_CONSIGNES_:
#1 Relevez toutes les personnes désignées par leur nom dans l'extrait sur Elektra.
#2 D'après l'extrait sur Elektra, à quelle date l'Orchestre de Paris donnera-t-il cette œuvre au Festival d'Aix-en-Provence ?
#3 Recopiez l'extrait sur Elektra en commençant par "Elektra, une enquête" et en allant jusqu'à "version choisir ?".

_EXTRAIT CHOISI_:
##########
Elektra, une enquête viennoise
Posté par le 23 novembre 2012.En juillet 2013, l’Orchestre de Paris emmené par Esa-Pekka Salonen donnera Elektra de Strauss au Festival d’Aix-en-Provence, dans une mise en scène de Patrice Chéreau. Quelle version choisir ?
Notre bibliothécaire est partie enquêter à Vienne sur les traces de la partition originale de Richard Strauss.
Vous avez dit “nomenclature” ?
Toutes les pièces musicales ne demandent pas le même nombre ni la même nature de musiciens sur scène. Entre une symphonie de Mozart et une pièce de Richard Strauss, le nombre d’instrumentistes sur scène peut passer du simple au double !
##########
_SEGMENT DE DONNÉES_:
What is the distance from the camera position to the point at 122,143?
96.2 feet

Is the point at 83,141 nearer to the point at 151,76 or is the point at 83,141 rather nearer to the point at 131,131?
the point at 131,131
##########
_RÉPONSES COMPLÈTES_:
#1 Esa-Pekka Salonen, Richard Strauss, Patrice Chéreau, Mozart

#2 En juillet 2013.

#3
Elektra, une enquête viennoise
Posté par le 23 novembre 2012.En juillet 2013, l’Orchestre de Paris emmené par Esa-Pekka Salonen donnera Elektra de Strauss au Festival d’Aix-en-Provence, dans une mise en scène de Patrice Chéreau. Quelle version choisir ?